What destroys unity is when we don’t handle offenses properly. Now, let’s be honest, Jesus words seem to be talking about serious issues, the kind of issues that would eventually call for the removal of a member from the church if they didn’t repent. However, the underlying principal applies to all sorts of grievances and offenses. Sinning against you isn’t about your pet peeves (I really hate it when you chew with your mouth open). It’s about someone wronging you. You did this to me…. You said this to me…. Then the appropriate response is to follow Jesus’ instructions. Take a close look at how Jesus starts out… If your brother sins against you, go and show him his fault, just between the two of you….

The proper way to handle when someone sins against you is to go privately to that person tell them, show them their fault. But we don’t do that. How do people handle offenses and grievances? Some bottle it up and hold on to bitterness and anger. But it is almost impossible to remain quiet about an offense. If you don’t tell the person who sinned against you, you will most likely tell others. This is just plain gossip. Then if there is no reconciliation between just the two of you, then bring in a third party as a neutral mediator. Maybe the third party can ease tension and help bring balance, an outside perspective to the situation. If we are going to be a church that actively builds unity then we need to start taking the words of Jesus seriously and handle our offenses biblically. The great thing about approaching others in love is that you set the tone for restoration, healing and unity.

Pointing out problems is not breaking unity, but it depends on the spirit in which it is done. Check your heart. Jesus’ words are not meant to punish or to prove you right, but to restore relationship, so that Christians can continue living as family. But it’s hard to do. Pointing out someone’s fault is risky, for there is no way of knowing how he will respond. But if done gently and graciously, the offender will be more likely to recognize the error than become stubborn and bitter. This is loving, caring confrontation. The person initiating the confrontation should explain his concern and then ask, ‘Am I understanding this situation correctly? Is there some clarification that can be made?’
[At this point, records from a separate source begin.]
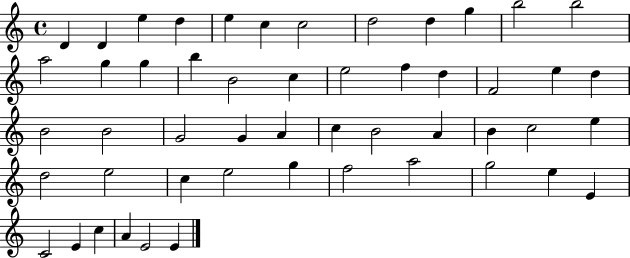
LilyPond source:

{
  \clef treble
  \time 4/4
  \defaultTimeSignature
  \key c \major
  d'4 d'4 e''4 d''4 | e''4 c''4 c''2 | d''2 d''4 g''4 | b''2 b''2 | \break a''2 g''4 g''4 | b''4 b'2 c''4 | e''2 f''4 d''4 | f'2 e''4 d''4 | \break b'2 b'2 | g'2 g'4 a'4 | c''4 b'2 a'4 | b'4 c''2 e''4 | \break d''2 e''2 | c''4 e''2 g''4 | f''2 a''2 | g''2 e''4 e'4 | \break c'2 e'4 c''4 | a'4 e'2 e'4 | \bar "|."
}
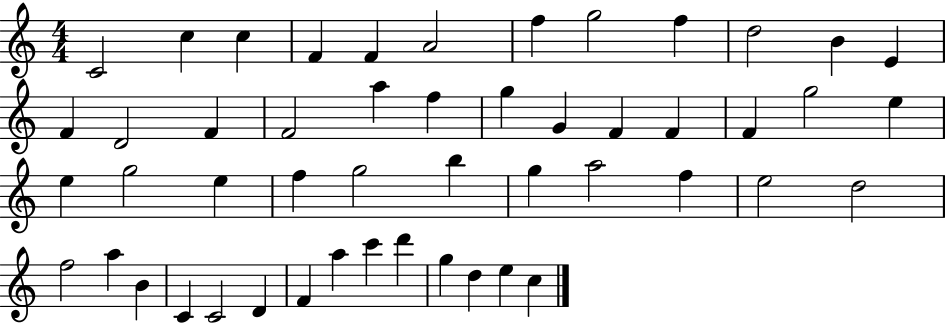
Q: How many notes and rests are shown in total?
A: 50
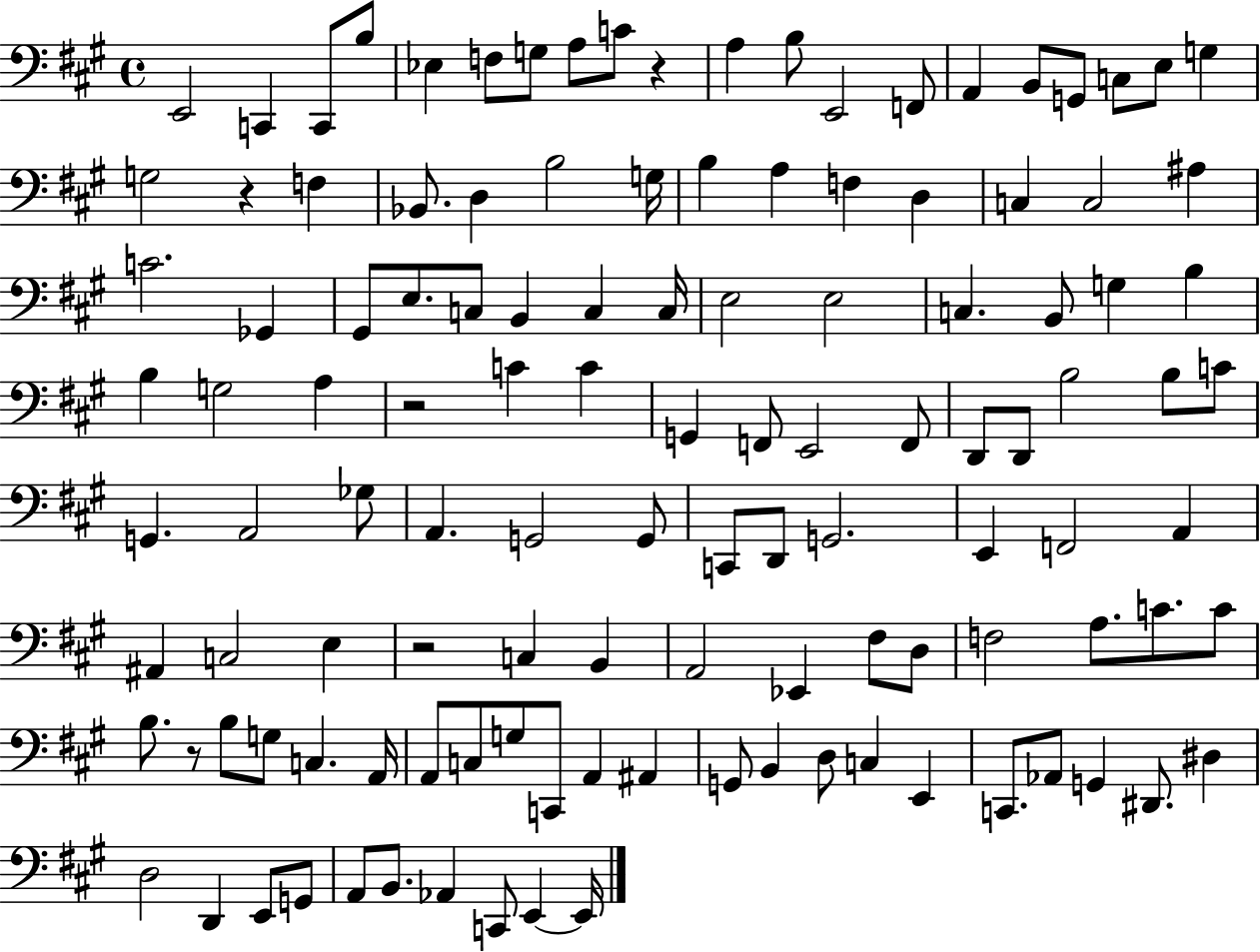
X:1
T:Untitled
M:4/4
L:1/4
K:A
E,,2 C,, C,,/2 B,/2 _E, F,/2 G,/2 A,/2 C/2 z A, B,/2 E,,2 F,,/2 A,, B,,/2 G,,/2 C,/2 E,/2 G, G,2 z F, _B,,/2 D, B,2 G,/4 B, A, F, D, C, C,2 ^A, C2 _G,, ^G,,/2 E,/2 C,/2 B,, C, C,/4 E,2 E,2 C, B,,/2 G, B, B, G,2 A, z2 C C G,, F,,/2 E,,2 F,,/2 D,,/2 D,,/2 B,2 B,/2 C/2 G,, A,,2 _G,/2 A,, G,,2 G,,/2 C,,/2 D,,/2 G,,2 E,, F,,2 A,, ^A,, C,2 E, z2 C, B,, A,,2 _E,, ^F,/2 D,/2 F,2 A,/2 C/2 C/2 B,/2 z/2 B,/2 G,/2 C, A,,/4 A,,/2 C,/2 G,/2 C,,/2 A,, ^A,, G,,/2 B,, D,/2 C, E,, C,,/2 _A,,/2 G,, ^D,,/2 ^D, D,2 D,, E,,/2 G,,/2 A,,/2 B,,/2 _A,, C,,/2 E,, E,,/4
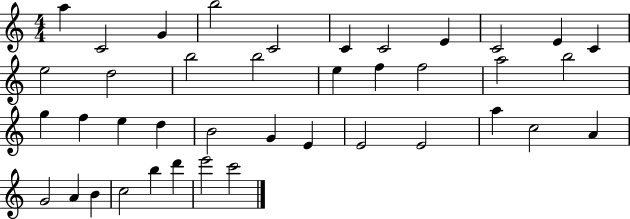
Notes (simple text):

A5/q C4/h G4/q B5/h C4/h C4/q C4/h E4/q C4/h E4/q C4/q E5/h D5/h B5/h B5/h E5/q F5/q F5/h A5/h B5/h G5/q F5/q E5/q D5/q B4/h G4/q E4/q E4/h E4/h A5/q C5/h A4/q G4/h A4/q B4/q C5/h B5/q D6/q E6/h C6/h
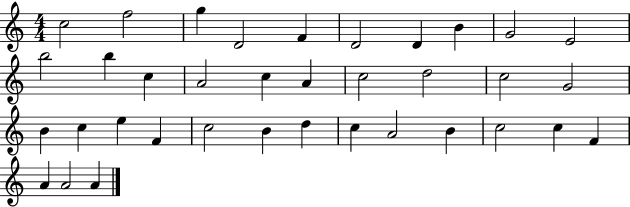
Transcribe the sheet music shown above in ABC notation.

X:1
T:Untitled
M:4/4
L:1/4
K:C
c2 f2 g D2 F D2 D B G2 E2 b2 b c A2 c A c2 d2 c2 G2 B c e F c2 B d c A2 B c2 c F A A2 A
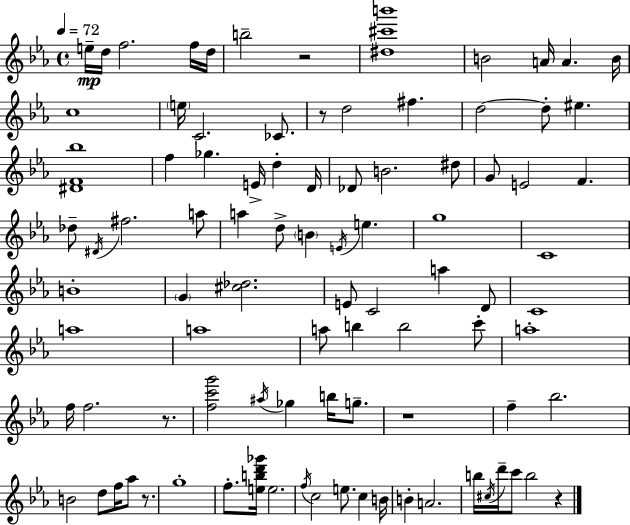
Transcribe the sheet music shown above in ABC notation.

X:1
T:Untitled
M:4/4
L:1/4
K:Eb
e/4 d/4 f2 f/4 d/4 b2 z2 [^d^c'b']4 B2 A/4 A B/4 c4 e/4 C2 _C/2 z/2 d2 ^f d2 d/2 ^e [^DF_b]4 f _g E/4 d D/4 _D/2 B2 ^d/2 G/2 E2 F _d/2 ^D/4 ^f2 a/2 a d/2 B E/4 e g4 C4 B4 G [^c_d]2 E/2 C2 a D/2 C4 a4 a4 a/2 b b2 c'/2 a4 f/4 f2 z/2 [fc'g']2 ^a/4 _g b/4 g/2 z4 f _b2 B2 d/2 f/4 _a/2 z/2 g4 f/2 [ebd'_g']/4 e2 f/4 c2 e/2 c B/4 B A2 b/4 ^c/4 d'/4 c'/2 b2 z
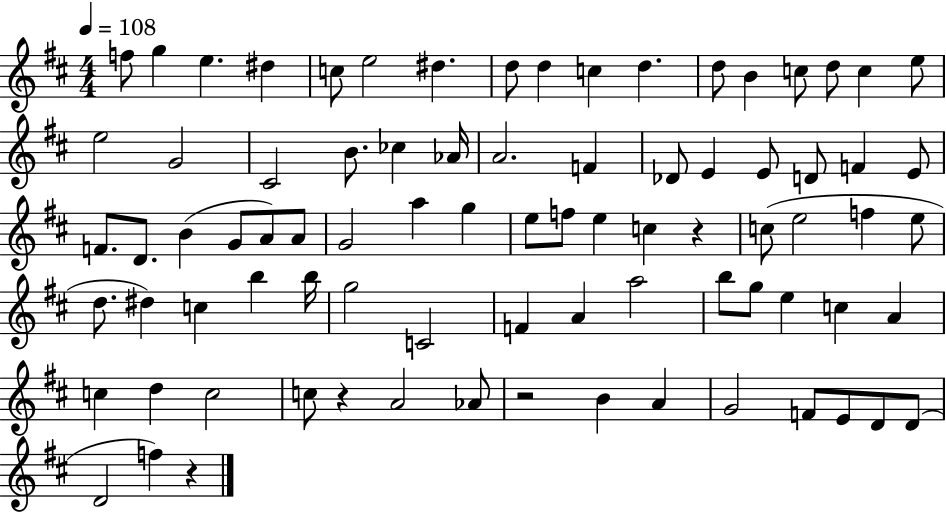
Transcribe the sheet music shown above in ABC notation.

X:1
T:Untitled
M:4/4
L:1/4
K:D
f/2 g e ^d c/2 e2 ^d d/2 d c d d/2 B c/2 d/2 c e/2 e2 G2 ^C2 B/2 _c _A/4 A2 F _D/2 E E/2 D/2 F E/2 F/2 D/2 B G/2 A/2 A/2 G2 a g e/2 f/2 e c z c/2 e2 f e/2 d/2 ^d c b b/4 g2 C2 F A a2 b/2 g/2 e c A c d c2 c/2 z A2 _A/2 z2 B A G2 F/2 E/2 D/2 D/2 D2 f z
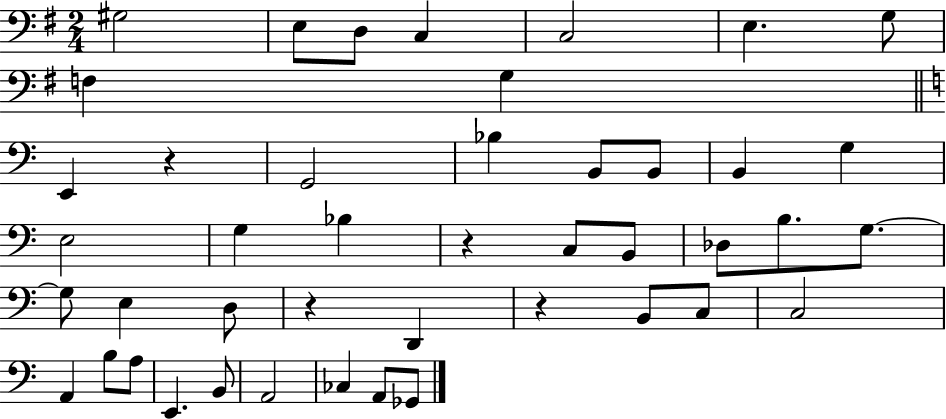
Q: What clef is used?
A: bass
There’s an African proverb that says: When spider webs unite they can tie up a lion. When Christians are united in a common purpose and mission, nothing will stop it from doing what God has called it to do. Do we take the Apostle Paul seriously in Colossians and Ephesians? Do we put up with one another? Do we work to maintain unity? If we want to see unity then we will have to start doing things that actively build up unity and not tear it down.

Now is the time to be intentional – to say, “From this point on, I want to be a unity builder for God’s kingdom.” Will you help build unity in your home, in your church, and in your community?